Meat company managers received death threats at a firm which got an injunction against blockading beef farmers, Agriculture Minister Michael Creed has told the Dáil.

Mr Creed was speaking as hundreds of independent farmers, many driving tractors, protested in Dublin city centre over low cattle prices. The Minister said these death threats added to difficulties in establishing a taskforce to deal with the beef crisis which dominated this summer and autumn.
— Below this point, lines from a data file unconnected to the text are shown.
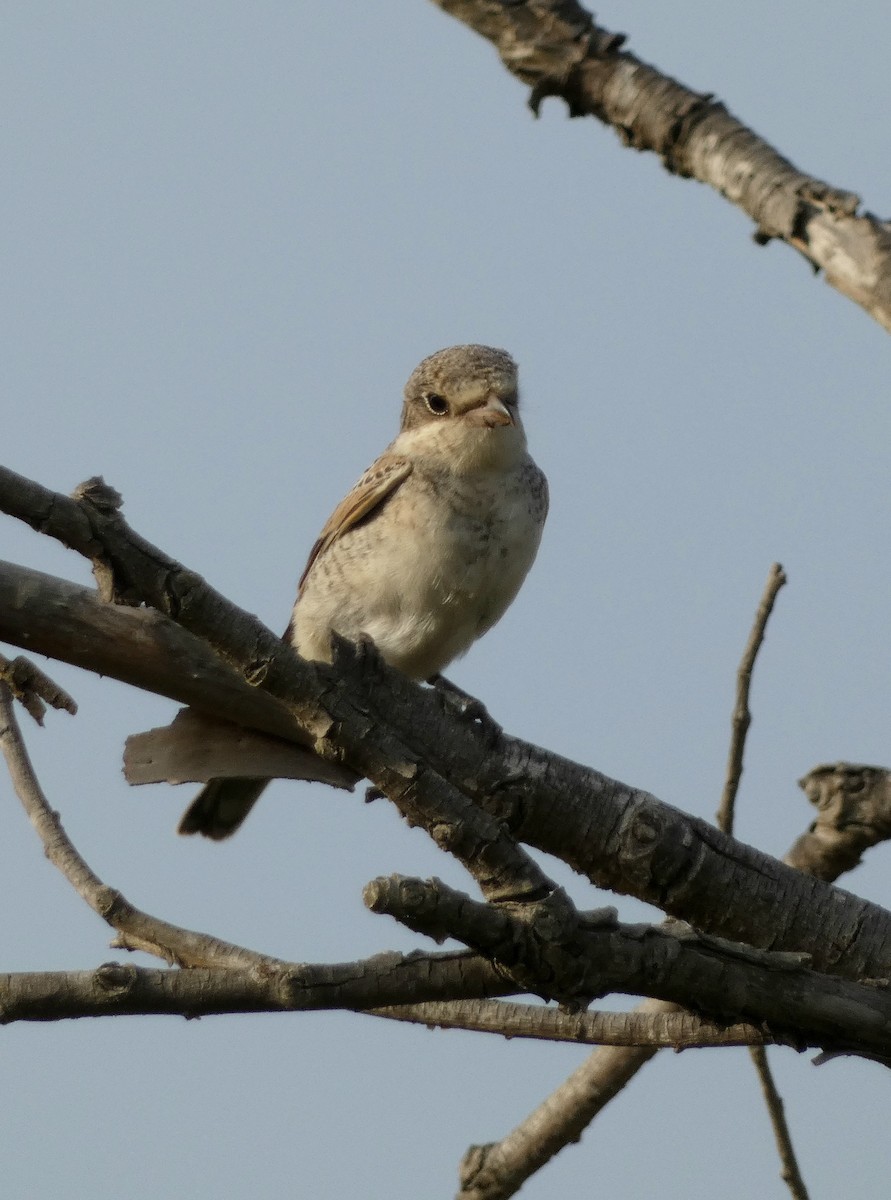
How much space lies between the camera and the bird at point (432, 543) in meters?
5.98

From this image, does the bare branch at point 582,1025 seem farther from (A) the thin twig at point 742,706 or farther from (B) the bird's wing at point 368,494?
(B) the bird's wing at point 368,494

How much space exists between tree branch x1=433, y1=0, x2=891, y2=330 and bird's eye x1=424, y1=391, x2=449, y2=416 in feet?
9.77

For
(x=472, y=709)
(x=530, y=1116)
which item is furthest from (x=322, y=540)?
(x=530, y=1116)

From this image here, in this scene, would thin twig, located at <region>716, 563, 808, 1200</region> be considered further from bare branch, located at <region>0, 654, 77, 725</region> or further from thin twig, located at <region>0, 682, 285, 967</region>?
bare branch, located at <region>0, 654, 77, 725</region>

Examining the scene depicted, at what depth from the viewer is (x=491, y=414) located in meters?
6.32

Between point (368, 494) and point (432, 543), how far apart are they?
21.2 inches

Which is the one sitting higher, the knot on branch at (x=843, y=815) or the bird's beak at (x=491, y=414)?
the bird's beak at (x=491, y=414)

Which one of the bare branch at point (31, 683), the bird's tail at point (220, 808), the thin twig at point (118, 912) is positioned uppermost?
the bird's tail at point (220, 808)

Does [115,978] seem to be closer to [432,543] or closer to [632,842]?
[632,842]

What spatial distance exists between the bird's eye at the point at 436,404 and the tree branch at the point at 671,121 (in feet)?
9.77

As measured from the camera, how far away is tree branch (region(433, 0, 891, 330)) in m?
2.99

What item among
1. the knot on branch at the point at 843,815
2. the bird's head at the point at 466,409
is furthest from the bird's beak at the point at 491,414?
the knot on branch at the point at 843,815

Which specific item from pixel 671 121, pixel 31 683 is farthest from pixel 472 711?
pixel 671 121

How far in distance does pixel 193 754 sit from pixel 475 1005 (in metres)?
1.10
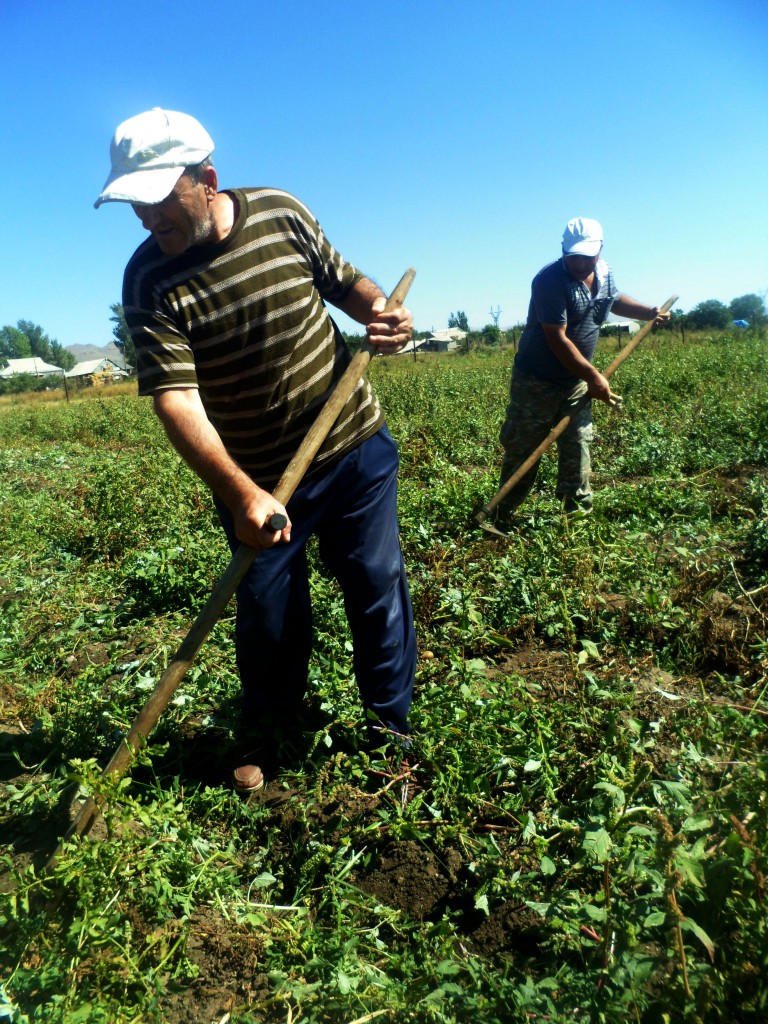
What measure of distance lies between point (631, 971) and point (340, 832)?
3.73 feet

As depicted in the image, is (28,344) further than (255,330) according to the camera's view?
Yes

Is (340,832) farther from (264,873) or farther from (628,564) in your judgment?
(628,564)

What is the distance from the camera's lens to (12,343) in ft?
366

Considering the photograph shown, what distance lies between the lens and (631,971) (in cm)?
127

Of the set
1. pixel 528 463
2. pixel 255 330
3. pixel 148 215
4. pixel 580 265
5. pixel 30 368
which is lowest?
pixel 528 463

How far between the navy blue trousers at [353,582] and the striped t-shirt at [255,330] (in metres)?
0.11

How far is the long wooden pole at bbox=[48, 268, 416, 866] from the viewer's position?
201 cm

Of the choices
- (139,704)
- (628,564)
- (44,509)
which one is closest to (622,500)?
(628,564)

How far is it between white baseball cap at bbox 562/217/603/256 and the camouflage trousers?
→ 2.64 ft

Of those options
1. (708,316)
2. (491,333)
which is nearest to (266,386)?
(708,316)

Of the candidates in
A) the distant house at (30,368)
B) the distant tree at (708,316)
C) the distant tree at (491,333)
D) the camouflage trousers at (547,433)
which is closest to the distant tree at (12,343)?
the distant house at (30,368)

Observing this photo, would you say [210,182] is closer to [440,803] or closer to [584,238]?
[440,803]

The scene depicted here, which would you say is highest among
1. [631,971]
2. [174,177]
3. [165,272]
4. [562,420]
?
[174,177]

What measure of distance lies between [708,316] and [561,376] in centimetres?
3682
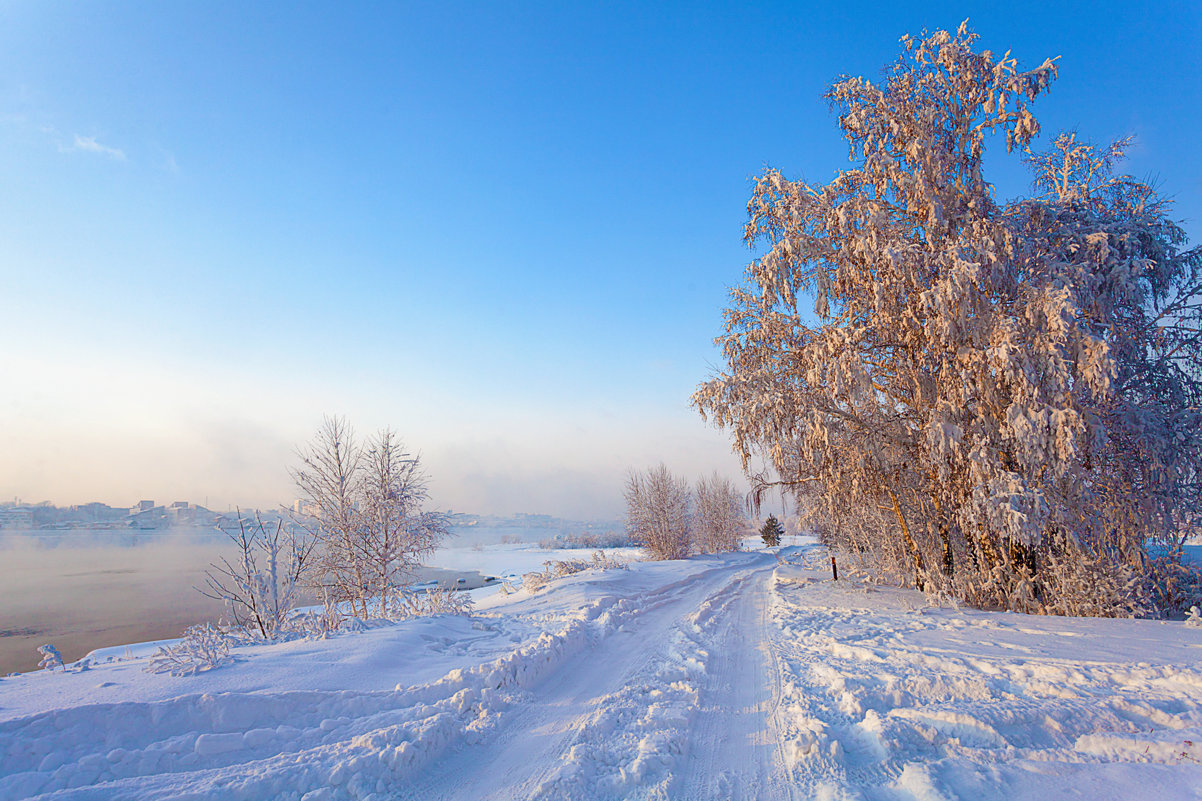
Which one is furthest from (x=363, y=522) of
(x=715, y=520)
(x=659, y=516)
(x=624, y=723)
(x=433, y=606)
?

The Leinster House protests follow blockades at beef processing factories over several months. TDs who spoke supporting the demonstrators, called for independent and non-aligned farmers to be recognised and represented at the taskforce.

The taskforce was promised as part of an agreement to end the protests. But the Mr Creed said all TDs were well aware of the specific issues involved in convening of the group, as farmers called for remaining injunctions to be lifted against farmers who picketed outside processing plants.

The Agriculture Minister said the injunctions that remained were granted to a company that is not part of the taskforce.

“What has compounded the difficulty is that senior management in that company have had death threats issued to them. And their partners and families have been intimidated in that local community,” Mr Creed told the Dáil.

While several TDs expressed support for the protesting farmers, Mr Creed said “we are grappling with very difficult issues”.

A Dáil row also erupted when the Minister said that Independent TD Mattie McGrath was “shrugging his shoulders” and might “dismiss the difficulty of death threats – but the Government doesn’t and the gardai don’t”.

Mr McGrath countered that he accepted that threats had been made and that the Government was taking them seriously and called on the Minister to withdraw his remarks. The Minister said previous experience had shown what followed from death threats and they were taking them very seriously.

Mr McGrath said the demonstrating farmers outside the Leinster House gates were non-political and they were worried about the perilous situation they faced. He had called on the Minister to meet them and to accept a letter from them. “ The taskforce isn’t doing the job, won’t do the job and it’s not business as usual,” Mr McGrath said.

The Tipperary TD also said he appreciated the support from Dublin-based People Before Profit, Brid Smith, who raised the issue. Ms Smith said there had been eight weeks of blockading of meat production plants and farmers were back to ask for the issues to be dealt with urgently.

She called on the Government to be inclusive of all farmer representative groups, and the Independent Farmers of Ireland who have re-grouped and have demanded the lifting of all injunctions so that meaningful talks can take place.

Fianna Fáil Cavan-Monaghan TD, Niamh Smyth, argued the Minister had not delivered on his commitment two months ago when farmers ended their protests to deliver on a taskforce.